To be honest, there is no real winner between the PRX quartz and PRX automatic. The watch cases wear almost identically, so why did Tissot release both in the same year? In my opinion, this goes to Tissot’s larger strategy to appeal to both mainstream and enthusiast consumers. Tissot knows that the automatic version of the watch will appeal to enthusiasts more (given the primary interest in mechanical versus electronic watches), and that having enthusiasts rally behind the product is exactly what the mainstream consumer needs to get excited about it. That said, quartz watches are more accurate and less expensive, and thus more practical for a lot of non-enthusiast timepiece wearers. Thus, the PRX concept cannot be fully marketable and successful without both a quartz and automatic model. I think that’s pretty smart, and only larger companies such as Tissot could make the call to simply produce both versions of the watch at the same time.
The Powermatic 80 movement (the caliber Powermatic 80.111, as used here), is a 3Hz automatic movement with 80 full hours of power reserve. These are used across a variety of Swatch Group models and are produced by ETA, which is also owned by the Swatch Group. The movements are highly refined and much more accurate than most historic 3Hz automatic watches. A silicon-equipped version of the Powermatic 80 is also available in some slightly higher-end (and I’m talking like $100 more) Tissot products, such as the Gentlemen. I like the Powermatic 80 when it is in under $1,000 watches, and believe that it represents one of the best values in a Swiss Made automatic movement.
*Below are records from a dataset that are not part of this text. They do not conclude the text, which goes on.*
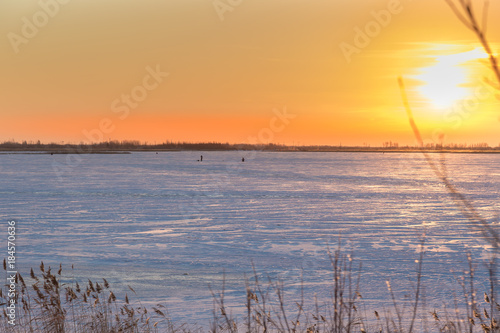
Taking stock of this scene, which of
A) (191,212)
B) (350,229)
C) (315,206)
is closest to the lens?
(350,229)

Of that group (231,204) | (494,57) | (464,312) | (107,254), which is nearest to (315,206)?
(231,204)

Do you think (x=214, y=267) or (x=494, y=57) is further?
(x=214, y=267)

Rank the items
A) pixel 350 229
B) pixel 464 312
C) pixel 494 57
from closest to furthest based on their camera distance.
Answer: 1. pixel 494 57
2. pixel 464 312
3. pixel 350 229

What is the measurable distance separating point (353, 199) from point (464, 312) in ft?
60.4

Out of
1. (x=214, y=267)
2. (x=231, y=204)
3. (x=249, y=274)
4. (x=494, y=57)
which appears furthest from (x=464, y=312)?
(x=231, y=204)

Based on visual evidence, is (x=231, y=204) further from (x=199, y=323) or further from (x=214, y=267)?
(x=199, y=323)

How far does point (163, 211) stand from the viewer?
2069 centimetres

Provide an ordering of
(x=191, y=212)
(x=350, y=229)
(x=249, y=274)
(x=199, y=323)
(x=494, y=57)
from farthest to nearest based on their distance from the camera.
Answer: (x=191, y=212) < (x=350, y=229) < (x=249, y=274) < (x=199, y=323) < (x=494, y=57)

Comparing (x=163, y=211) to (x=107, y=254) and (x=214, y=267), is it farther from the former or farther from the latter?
(x=214, y=267)

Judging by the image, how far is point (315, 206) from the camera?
22.7m

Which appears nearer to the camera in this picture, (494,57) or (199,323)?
(494,57)

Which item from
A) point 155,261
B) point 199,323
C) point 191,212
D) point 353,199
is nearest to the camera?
point 199,323

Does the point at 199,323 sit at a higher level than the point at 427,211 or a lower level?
lower

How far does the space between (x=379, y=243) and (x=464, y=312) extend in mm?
5517
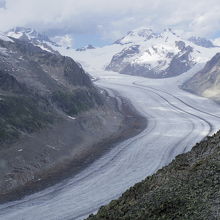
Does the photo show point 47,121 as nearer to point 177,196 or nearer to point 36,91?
point 36,91

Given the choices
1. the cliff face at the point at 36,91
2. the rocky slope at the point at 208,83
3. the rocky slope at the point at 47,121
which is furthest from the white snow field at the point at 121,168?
the rocky slope at the point at 208,83

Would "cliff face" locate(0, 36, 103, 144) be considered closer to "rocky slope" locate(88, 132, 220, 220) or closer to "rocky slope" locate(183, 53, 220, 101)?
"rocky slope" locate(88, 132, 220, 220)

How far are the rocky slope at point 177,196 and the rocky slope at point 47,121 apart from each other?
71.4 feet

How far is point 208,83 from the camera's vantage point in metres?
150

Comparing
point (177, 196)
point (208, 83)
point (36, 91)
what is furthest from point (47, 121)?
point (208, 83)

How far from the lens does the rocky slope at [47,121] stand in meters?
48.6

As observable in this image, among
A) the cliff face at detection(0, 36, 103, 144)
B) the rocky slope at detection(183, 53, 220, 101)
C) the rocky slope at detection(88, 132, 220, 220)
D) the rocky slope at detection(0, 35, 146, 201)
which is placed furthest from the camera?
the rocky slope at detection(183, 53, 220, 101)

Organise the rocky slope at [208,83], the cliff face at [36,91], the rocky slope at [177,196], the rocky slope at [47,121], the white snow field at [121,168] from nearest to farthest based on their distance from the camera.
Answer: the rocky slope at [177,196] → the white snow field at [121,168] → the rocky slope at [47,121] → the cliff face at [36,91] → the rocky slope at [208,83]

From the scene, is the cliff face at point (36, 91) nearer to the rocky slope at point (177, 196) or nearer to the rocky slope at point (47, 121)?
the rocky slope at point (47, 121)

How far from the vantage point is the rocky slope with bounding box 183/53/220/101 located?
450ft

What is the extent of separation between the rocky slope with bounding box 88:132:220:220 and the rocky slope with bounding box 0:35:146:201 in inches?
857

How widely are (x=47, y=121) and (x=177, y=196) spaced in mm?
48208

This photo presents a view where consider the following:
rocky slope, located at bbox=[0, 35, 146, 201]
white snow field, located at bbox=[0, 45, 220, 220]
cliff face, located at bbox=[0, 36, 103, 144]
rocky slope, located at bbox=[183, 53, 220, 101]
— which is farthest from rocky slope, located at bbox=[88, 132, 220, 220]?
rocky slope, located at bbox=[183, 53, 220, 101]

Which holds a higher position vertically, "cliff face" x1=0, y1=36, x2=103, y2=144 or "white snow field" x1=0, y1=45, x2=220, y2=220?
"cliff face" x1=0, y1=36, x2=103, y2=144
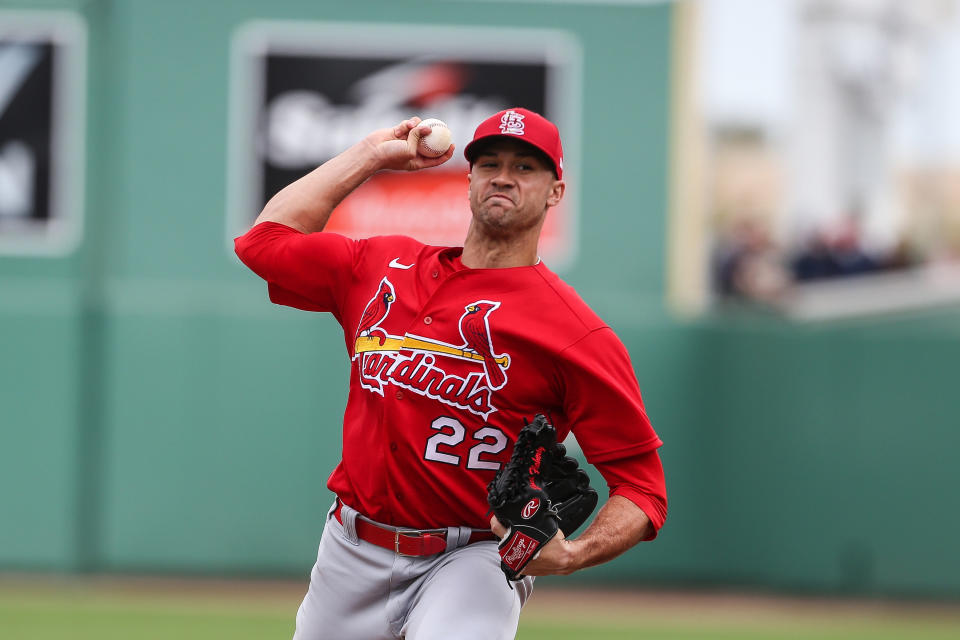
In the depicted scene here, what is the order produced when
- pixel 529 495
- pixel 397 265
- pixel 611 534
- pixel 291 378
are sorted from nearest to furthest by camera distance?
pixel 529 495
pixel 611 534
pixel 397 265
pixel 291 378

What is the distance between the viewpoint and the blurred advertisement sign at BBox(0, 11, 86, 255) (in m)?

If you have been romanced by the idea of a bracelet style men’s watch in steel with an integrated bracelet, and don’t want to spend too much money, then the Tissot PRX Powermatic 80 should be on a short list of options to seriously consider. I find a lot of joy in wearing both the PRX quartz and automatic but agree that the latter is the choice model for when you are around other timepiece enthusiasts. The Tissot PRX Powermatic 80 comes as the reference T137.407.11.041.00 in blue and the T137.407.11.051.00 in black at the price of $650 USD. The reference T137.407.21.031.00 in silver and gold tone has a retail price of $675 USD. Learn more or order at the Tissot watches website here.
>Model: PRX Powermatic 80
>Price: $650 – $675 USD
>Size: 40mm-wide, 10.9mm-thick, and ~40mm lug-to-lug distance.
>When reviewer would personally wear it: Versatile casual dress watch with both fashion and watch-enthusiast appeal. Makes for a very solid daily wear.
>Friend we’d recommend it to first: Anyone wanting a good value and trendy design from a respected major Swiss watch brand at a great price.
>Best characteristic of watch: Tissot gets all the little details right proving that they are not only still imminently competent at making watches, but that they understand what consumers are seeking today.
>Worst characteristic of watch: Some consumers might be confused as to which of the two PRX models to buy (quartz or automatic).